SELECTED PASSAGE -
Performance on RAG and Long-Context Tasks

REFRAG is validated on a suite of long-context tasks, including RAG, multi-turn conversation, and long document summarization. Key findings include:

RAG: Under both strong and weak retriever settings, REFRAG matches or exceeds LLaMA's performance at the same number of retrieved passages, and significantly outperforms LLaMA under equal latency constraints due to its ability to process more context within the same computational budget.

Figure 5: RAG performance comparison under a strong retriever scenario (left) and a weak retriever scenario and a strong retriever scenario (right). REFRAG performs similarly to LLaMA model under the same retrieved passages (slightly better in a weaker retriever case) while outperforming significantly under the same latency.

Multi-Turn Conversation: REFRAG maintains robust performance as the number of conversational turns and retrieved passages increases, whereas LLaMA degrades due to context truncation.
Summarization: On long document summarization, REFRAG achieves higher ROUGE scores than LLaMA and other baselines under the same decoder token budget, demonstrating the benefit of compressed context representations for information-dense tasks.

PROVIDED INFORMATION -
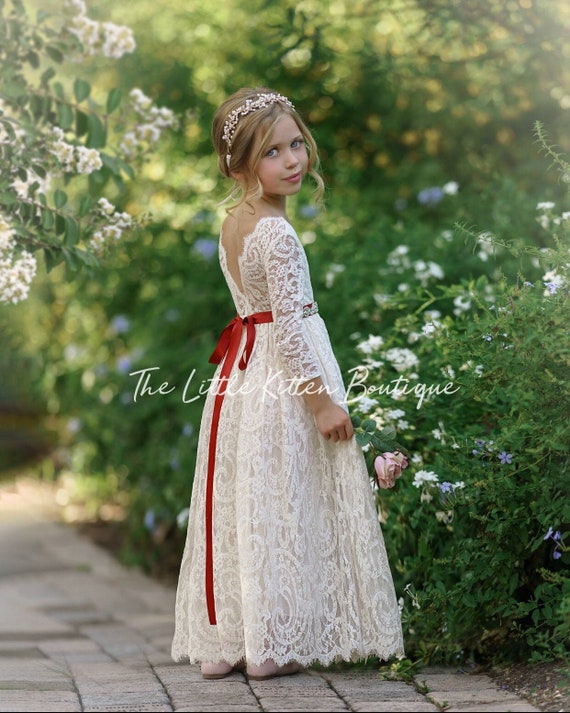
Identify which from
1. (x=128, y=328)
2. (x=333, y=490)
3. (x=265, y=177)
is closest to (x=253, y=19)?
(x=128, y=328)

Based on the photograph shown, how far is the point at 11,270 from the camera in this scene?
3.26m

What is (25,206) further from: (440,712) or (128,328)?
(128,328)

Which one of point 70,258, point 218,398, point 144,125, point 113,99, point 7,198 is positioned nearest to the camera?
point 218,398

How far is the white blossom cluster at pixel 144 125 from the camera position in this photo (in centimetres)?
397

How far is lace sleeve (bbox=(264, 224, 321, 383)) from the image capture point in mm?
2793

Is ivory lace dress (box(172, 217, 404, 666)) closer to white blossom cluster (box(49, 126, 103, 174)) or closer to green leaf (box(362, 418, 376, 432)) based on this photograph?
green leaf (box(362, 418, 376, 432))

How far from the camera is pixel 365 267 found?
14.6ft

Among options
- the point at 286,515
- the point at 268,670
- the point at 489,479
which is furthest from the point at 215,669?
the point at 489,479

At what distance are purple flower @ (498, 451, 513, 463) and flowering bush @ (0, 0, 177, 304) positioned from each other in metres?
1.44

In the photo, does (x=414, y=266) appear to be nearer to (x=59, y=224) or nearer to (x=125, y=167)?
(x=125, y=167)

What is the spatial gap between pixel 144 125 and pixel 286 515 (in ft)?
5.94

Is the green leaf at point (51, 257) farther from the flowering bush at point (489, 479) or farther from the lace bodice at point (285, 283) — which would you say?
the flowering bush at point (489, 479)

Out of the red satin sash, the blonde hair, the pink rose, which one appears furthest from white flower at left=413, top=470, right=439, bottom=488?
the blonde hair

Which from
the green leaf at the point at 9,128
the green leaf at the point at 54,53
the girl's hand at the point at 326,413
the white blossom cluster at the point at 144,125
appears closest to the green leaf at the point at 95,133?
the white blossom cluster at the point at 144,125
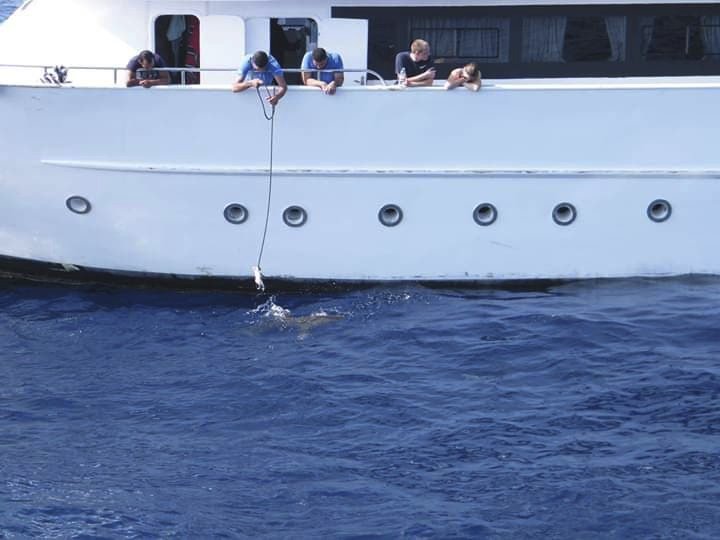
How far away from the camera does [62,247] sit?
15.3 m

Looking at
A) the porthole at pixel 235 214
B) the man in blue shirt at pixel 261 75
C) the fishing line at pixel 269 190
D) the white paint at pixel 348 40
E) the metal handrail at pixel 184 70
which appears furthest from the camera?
the white paint at pixel 348 40

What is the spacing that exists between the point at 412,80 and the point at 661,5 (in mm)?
3012

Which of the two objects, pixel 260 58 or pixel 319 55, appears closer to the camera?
pixel 260 58

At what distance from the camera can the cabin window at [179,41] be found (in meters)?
15.3

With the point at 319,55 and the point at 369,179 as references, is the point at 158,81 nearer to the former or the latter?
the point at 319,55

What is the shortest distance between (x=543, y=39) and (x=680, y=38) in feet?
5.06

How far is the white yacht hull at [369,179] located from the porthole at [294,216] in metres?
0.08

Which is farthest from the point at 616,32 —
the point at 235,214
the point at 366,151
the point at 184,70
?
the point at 184,70

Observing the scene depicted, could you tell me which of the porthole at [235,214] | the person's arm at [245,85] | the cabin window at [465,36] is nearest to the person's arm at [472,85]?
the cabin window at [465,36]

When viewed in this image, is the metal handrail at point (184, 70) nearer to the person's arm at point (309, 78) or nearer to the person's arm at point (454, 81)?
the person's arm at point (309, 78)

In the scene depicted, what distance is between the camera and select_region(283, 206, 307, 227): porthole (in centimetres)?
1492

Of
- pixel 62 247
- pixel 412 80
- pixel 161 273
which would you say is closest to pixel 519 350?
pixel 412 80

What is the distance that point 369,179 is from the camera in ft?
48.5

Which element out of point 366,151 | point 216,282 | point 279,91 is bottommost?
point 216,282
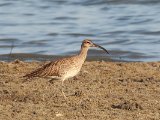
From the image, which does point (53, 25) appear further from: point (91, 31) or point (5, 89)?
point (5, 89)

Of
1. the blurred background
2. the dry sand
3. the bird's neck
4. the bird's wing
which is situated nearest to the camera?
the dry sand

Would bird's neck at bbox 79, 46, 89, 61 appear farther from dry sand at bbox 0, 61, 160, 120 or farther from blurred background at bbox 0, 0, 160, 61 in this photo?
blurred background at bbox 0, 0, 160, 61

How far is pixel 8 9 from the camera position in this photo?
78.6 feet

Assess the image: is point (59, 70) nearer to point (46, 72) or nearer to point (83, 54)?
point (46, 72)

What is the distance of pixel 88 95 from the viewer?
10.1 metres

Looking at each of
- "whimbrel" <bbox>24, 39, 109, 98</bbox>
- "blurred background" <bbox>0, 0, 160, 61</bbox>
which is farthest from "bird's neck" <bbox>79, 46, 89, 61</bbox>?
"blurred background" <bbox>0, 0, 160, 61</bbox>

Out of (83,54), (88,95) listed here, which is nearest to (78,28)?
(83,54)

AIM OF THE EXERCISE - Copy out the entire passage on REFRAG's performance on RAG and long-context tasks, word for word.

EXERCISE OUTPUT -
Performance on RAG and Long-Context Tasks

REFRAG is validated on a suite of long-context tasks, including RAG, multi-turn conversation, and long document summarization. Key findings include:

RAG: Under both strong and weak retriever settings, REFRAG matches or exceeds LLaMA's performance at the same number of retrieved passages, and significantly outperforms LLaMA under equal latency constraints due to its ability to process more context within the same computational budget.

Figure 5: RAG performance comparison under a strong retriever scenario (left) and a weak retriever scenario and a strong retriever scenario (right). REFRAG performs similarly to LLaMA model under the same retrieved passages (slightly better in a weaker retriever case) while outperforming significantly under the same latency.

Multi-Turn Conversation: REFRAG maintains robust performance as the number of conversational turns and retrieved passages increases, whereas LLaMA degrades due to context truncation.
Summarization: On long document summarization, REFRAG achieves higher ROUGE scores than LLaMA and other baselines under the same decoder token budget, demonstrating the benefit of compressed context representations for information-dense tasks.